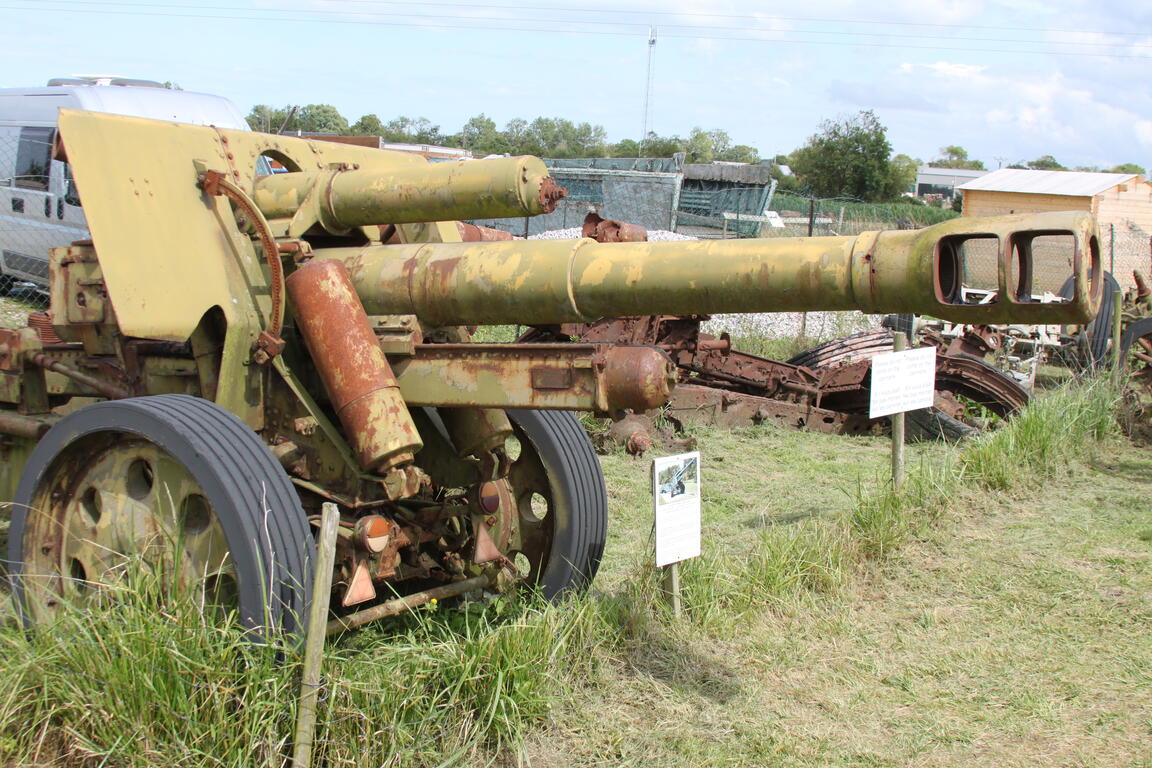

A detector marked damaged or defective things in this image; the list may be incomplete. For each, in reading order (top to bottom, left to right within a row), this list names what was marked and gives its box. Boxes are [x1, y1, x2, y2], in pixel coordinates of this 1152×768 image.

rusted metal surface [456, 221, 516, 241]
rusted metal surface [585, 211, 649, 241]
rusty recoil cylinder [286, 261, 423, 472]
rusted metal surface [288, 261, 423, 472]
rusted metal surface [391, 343, 672, 414]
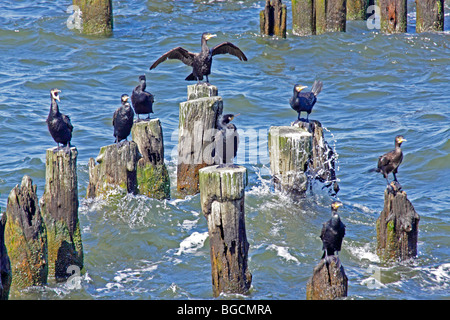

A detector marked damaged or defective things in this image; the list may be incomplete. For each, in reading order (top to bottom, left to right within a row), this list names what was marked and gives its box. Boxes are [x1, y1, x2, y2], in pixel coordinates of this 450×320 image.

broken piling stump [72, 0, 113, 36]
broken piling stump [258, 0, 286, 37]
broken piling stump [380, 0, 408, 32]
broken piling stump [416, 0, 444, 32]
broken piling stump [85, 141, 140, 196]
broken piling stump [133, 119, 171, 199]
broken piling stump [178, 84, 223, 195]
broken piling stump [268, 125, 312, 199]
broken piling stump [4, 176, 47, 292]
broken piling stump [39, 146, 83, 282]
broken piling stump [199, 165, 251, 298]
broken piling stump [374, 185, 420, 262]
broken piling stump [306, 256, 348, 298]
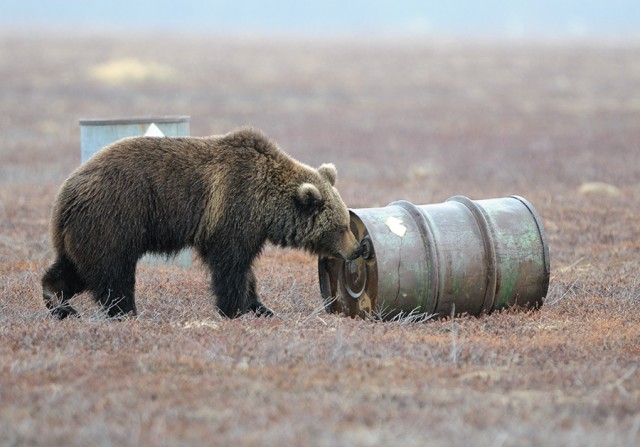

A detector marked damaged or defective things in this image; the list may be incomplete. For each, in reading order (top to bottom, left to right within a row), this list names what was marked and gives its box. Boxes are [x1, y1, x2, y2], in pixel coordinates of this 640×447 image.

rusty metal barrel [318, 198, 552, 320]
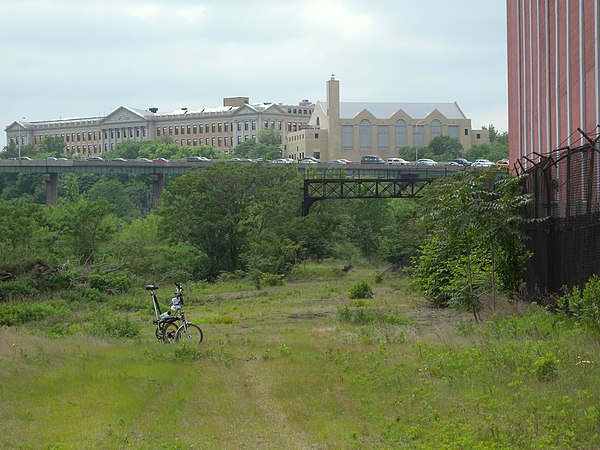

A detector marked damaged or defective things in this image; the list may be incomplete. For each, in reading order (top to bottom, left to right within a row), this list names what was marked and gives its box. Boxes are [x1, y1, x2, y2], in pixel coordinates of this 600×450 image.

rusty metal framework [516, 125, 600, 294]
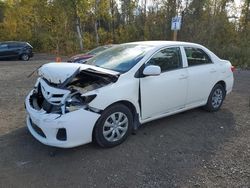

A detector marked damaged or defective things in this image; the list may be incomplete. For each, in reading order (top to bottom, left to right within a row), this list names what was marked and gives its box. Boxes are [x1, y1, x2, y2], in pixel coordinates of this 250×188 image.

damaged hood [38, 62, 119, 83]
crumpled front end [24, 77, 100, 148]
front bumper damage [24, 78, 100, 148]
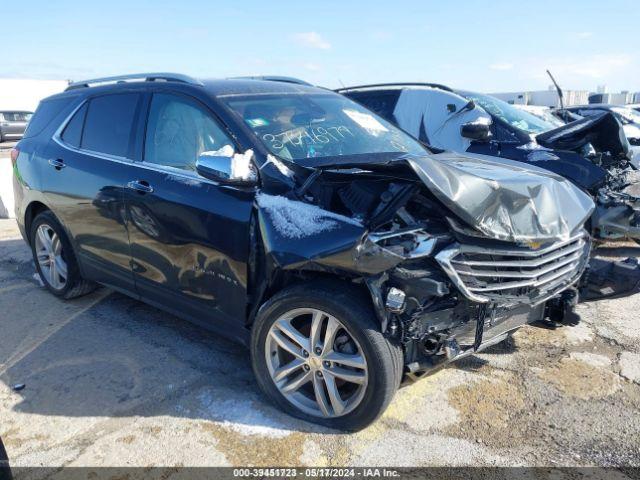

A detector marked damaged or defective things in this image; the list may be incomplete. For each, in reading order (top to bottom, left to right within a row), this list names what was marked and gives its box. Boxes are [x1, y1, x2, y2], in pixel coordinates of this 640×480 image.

wrecked vehicle [15, 75, 592, 432]
severe front damage [252, 152, 592, 380]
wrecked vehicle [342, 83, 640, 246]
crushed hood [404, 152, 596, 244]
deployed airbag [408, 153, 596, 244]
crushed hood [536, 111, 632, 158]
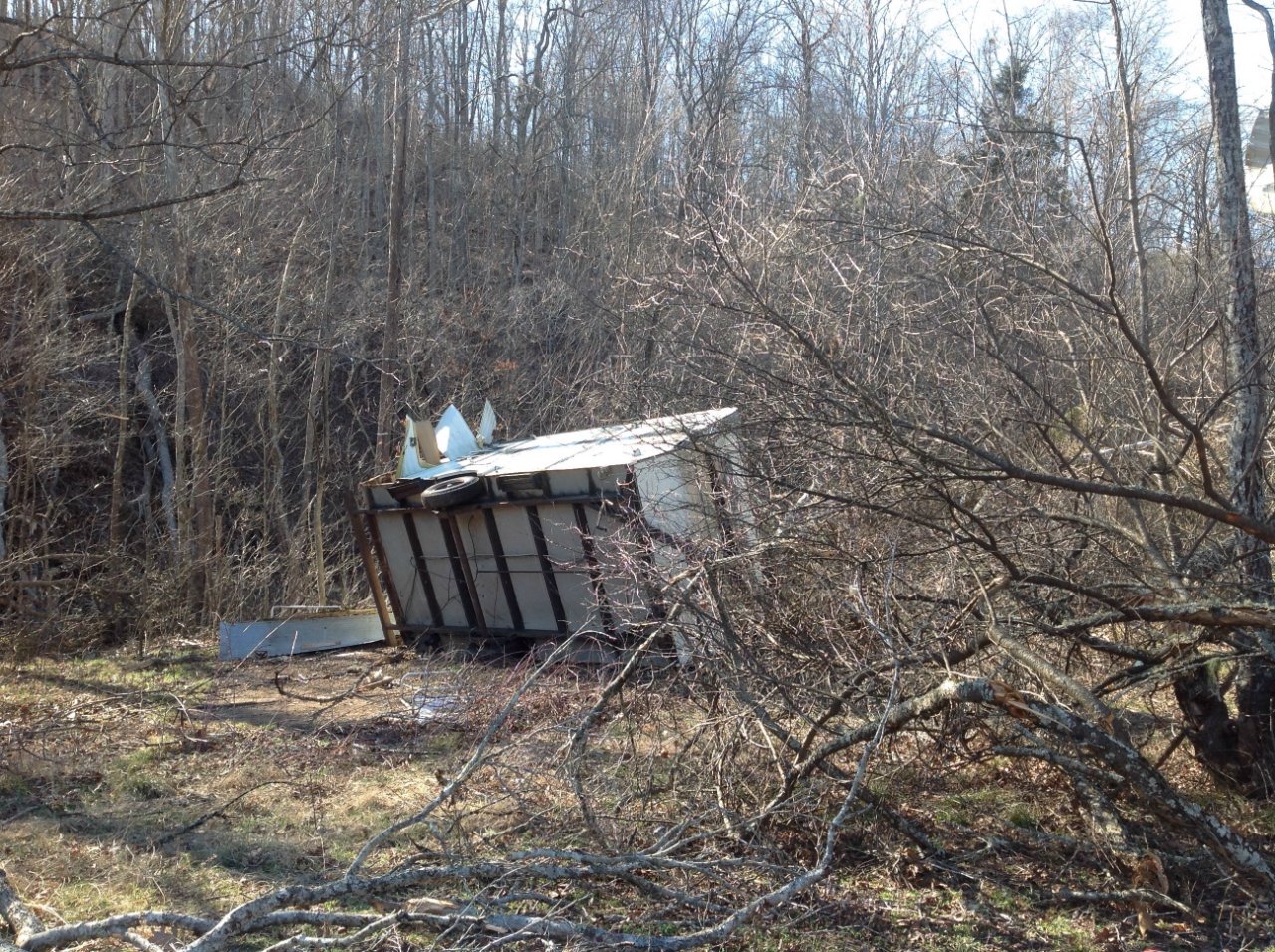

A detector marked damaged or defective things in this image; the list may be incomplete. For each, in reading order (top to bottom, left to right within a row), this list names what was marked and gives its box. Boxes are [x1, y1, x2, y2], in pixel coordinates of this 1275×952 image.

torn metal sheet [219, 611, 382, 662]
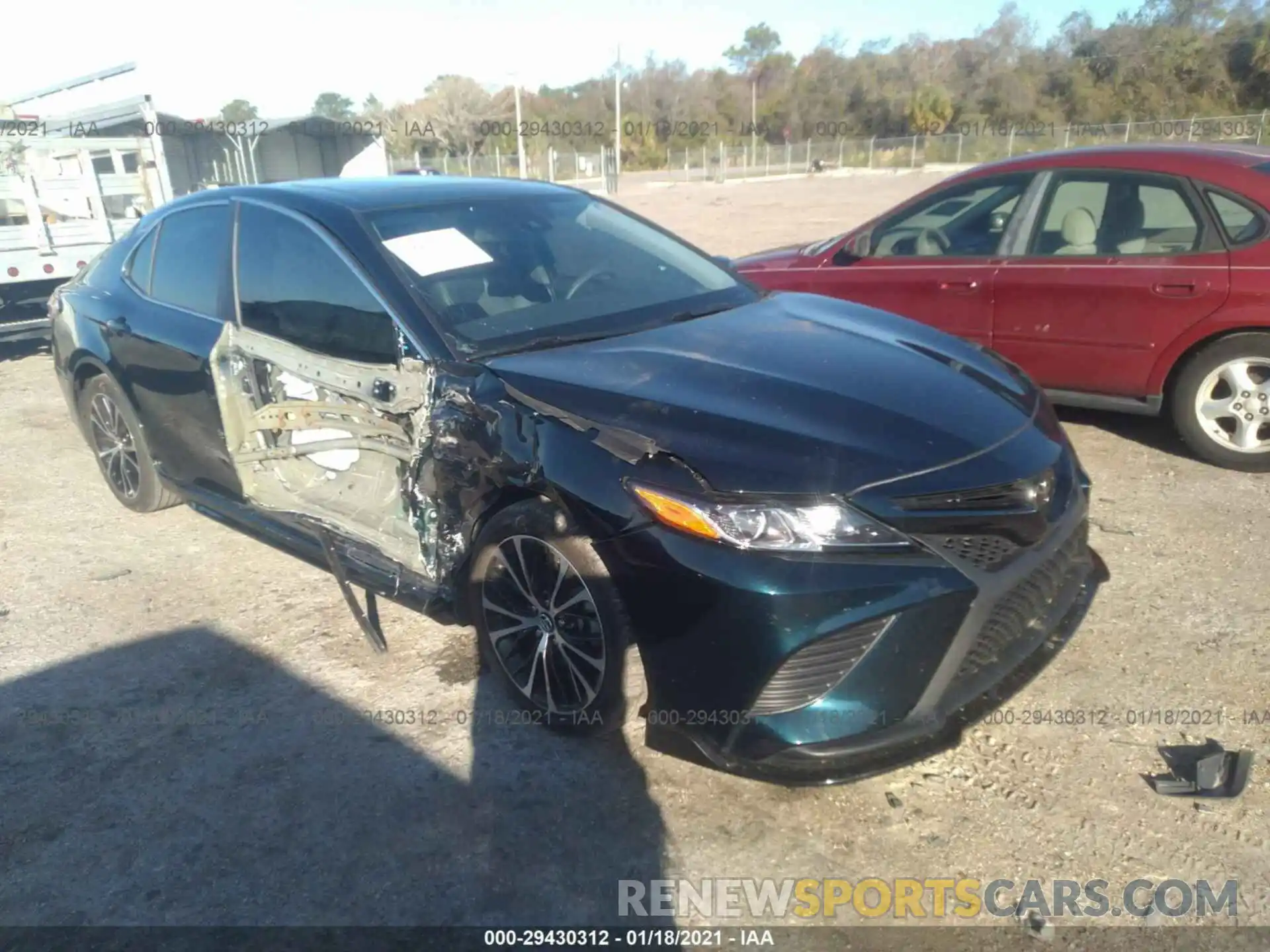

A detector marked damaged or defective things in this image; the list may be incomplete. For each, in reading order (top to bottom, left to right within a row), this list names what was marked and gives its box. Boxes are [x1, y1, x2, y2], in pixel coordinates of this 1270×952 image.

damaged toyota camry [47, 175, 1102, 787]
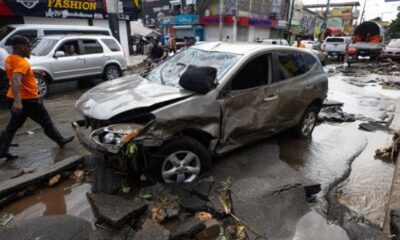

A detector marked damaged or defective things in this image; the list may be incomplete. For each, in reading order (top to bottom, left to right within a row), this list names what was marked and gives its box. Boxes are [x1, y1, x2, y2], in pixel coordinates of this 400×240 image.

broken headlight [94, 124, 144, 145]
damaged silver suv [72, 42, 328, 183]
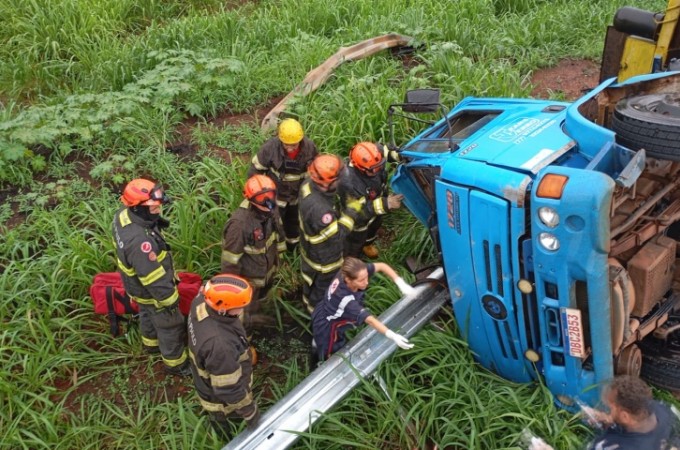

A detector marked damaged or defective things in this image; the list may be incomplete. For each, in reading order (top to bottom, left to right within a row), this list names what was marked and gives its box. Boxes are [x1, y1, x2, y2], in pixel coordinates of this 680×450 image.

overturned blue truck [388, 71, 680, 408]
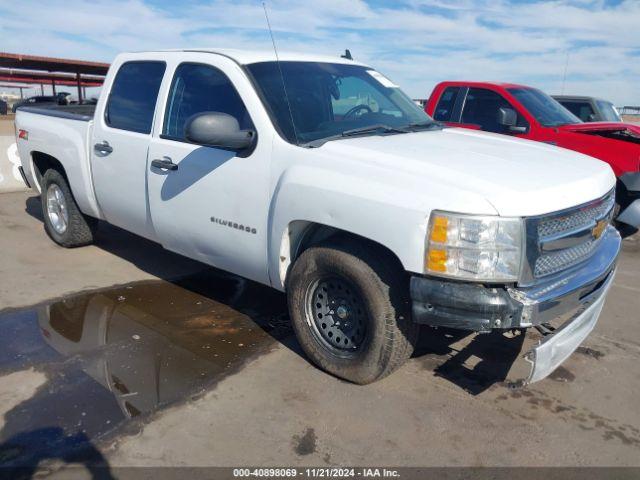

* * *

◆ WORK INSTRUCTIONS ◆
Rewrite all the records above, changing every "detector" to "inspection tool" and leaving everything else as it is. Leave the pictures out.

◆ FULL SOLUTION ◆
A inspection tool marked damaged or defective things in this image; the list may be incomplete. For each, in reading order (top to bottom, left to right within a row), this list names what was marked and gives its box. Boxes are [x1, y1, x2, y2], in pixel coordinates of this 1152×768 image.

rusted metal surface [456, 221, 516, 241]
rusted metal surface [585, 211, 649, 241]
rusty recoil cylinder [286, 261, 423, 472]
rusted metal surface [288, 261, 423, 472]
rusted metal surface [391, 343, 672, 414]

A inspection tool marked damaged or defective things in this image; the list may be incomplete. For each, in reading order (top to bottom, left to right within a row), this list names what was marked and gives its box. Boxes are [x1, y1, x2, y2], in pixel coordinates of this 450×320 image.

broken piling stump [72, 0, 113, 36]
broken piling stump [258, 0, 286, 37]
broken piling stump [380, 0, 408, 32]
broken piling stump [416, 0, 444, 32]
broken piling stump [85, 141, 140, 196]
broken piling stump [133, 119, 171, 199]
broken piling stump [178, 84, 223, 195]
broken piling stump [268, 125, 312, 199]
broken piling stump [4, 176, 47, 292]
broken piling stump [39, 146, 83, 282]
broken piling stump [199, 165, 251, 298]
broken piling stump [374, 185, 420, 262]
broken piling stump [306, 256, 348, 298]

A inspection tool marked damaged or defective things in this image; the list may be incomplete. For each, in reading order (top to bottom, left to right within a row), this list names what was marked and gives its box. Boxes are [x1, y1, x2, y2], in pixel coordinates of this 640×447 image.

rusty metal barrel [318, 198, 552, 320]

A inspection tool marked damaged or defective things in this image; the list may be incomplete. For each, in reading order (top to bottom, left to right within a row), this list names what was marked and gives its box. Boxes are [x1, y1, x2, y2], in pixel coordinates of this 600×450 image.

rusty metal framework [516, 125, 600, 294]

A inspection tool marked damaged or defective things in this image; the list may be incomplete. For each, in reading order (top to bottom, left to right within a row), this list names what was marked and gives its box. Boxes are [x1, y1, x2, y2], in pixel coordinates of this 250×188 image.

damaged hood [38, 62, 119, 83]
crumpled front end [24, 77, 100, 148]
front bumper damage [24, 78, 100, 148]

A inspection tool marked damaged or defective things in this image; the list may be incomplete. For each, in reading order (top to bottom, left to right within a row), this list names what was marked and gives its box. Boxes are [x1, y1, x2, y2], in pixel coordinates of this 640×480 image.

wrecked vehicle [15, 75, 592, 432]
severe front damage [252, 152, 592, 380]
wrecked vehicle [342, 83, 640, 246]
crushed hood [404, 152, 596, 244]
deployed airbag [408, 153, 596, 244]
crushed hood [536, 111, 632, 158]

A inspection tool marked damaged or defective things in this image; the list may be incomplete. For each, in reading order (top to bottom, left to right within a row), this list names what was marked and gives its box. Boxes are [x1, y1, x2, y2], in pixel coordinates of this 1275×952 image.

torn metal sheet [219, 611, 382, 662]

A inspection tool marked damaged or defective things in this image; the list may be incomplete. For each, in reading order (top to bottom, left to right within a row), this list names what was marked and gives its box. Boxes are [x1, y1, x2, y2], in pixel coordinates of this 1270×952 image.

damaged toyota camry [47, 175, 1102, 787]

A inspection tool marked damaged or defective things in this image; the list may be incomplete. For each, in reading order (top to bottom, left to right within a row), this list names what was marked and gives its box. Boxes are [x1, y1, x2, y2], in pixel coordinates of this 400×240 image.

broken headlight [94, 124, 144, 145]
damaged silver suv [72, 42, 328, 183]

A inspection tool marked damaged or defective things in this image; the list may be incomplete. For each, in reading order (top to bottom, left to right within a row), this list names what was marked and gives its box. Boxes are [x1, y1, x2, y2], in pixel coordinates of this 680×450 image.

overturned blue truck [388, 71, 680, 408]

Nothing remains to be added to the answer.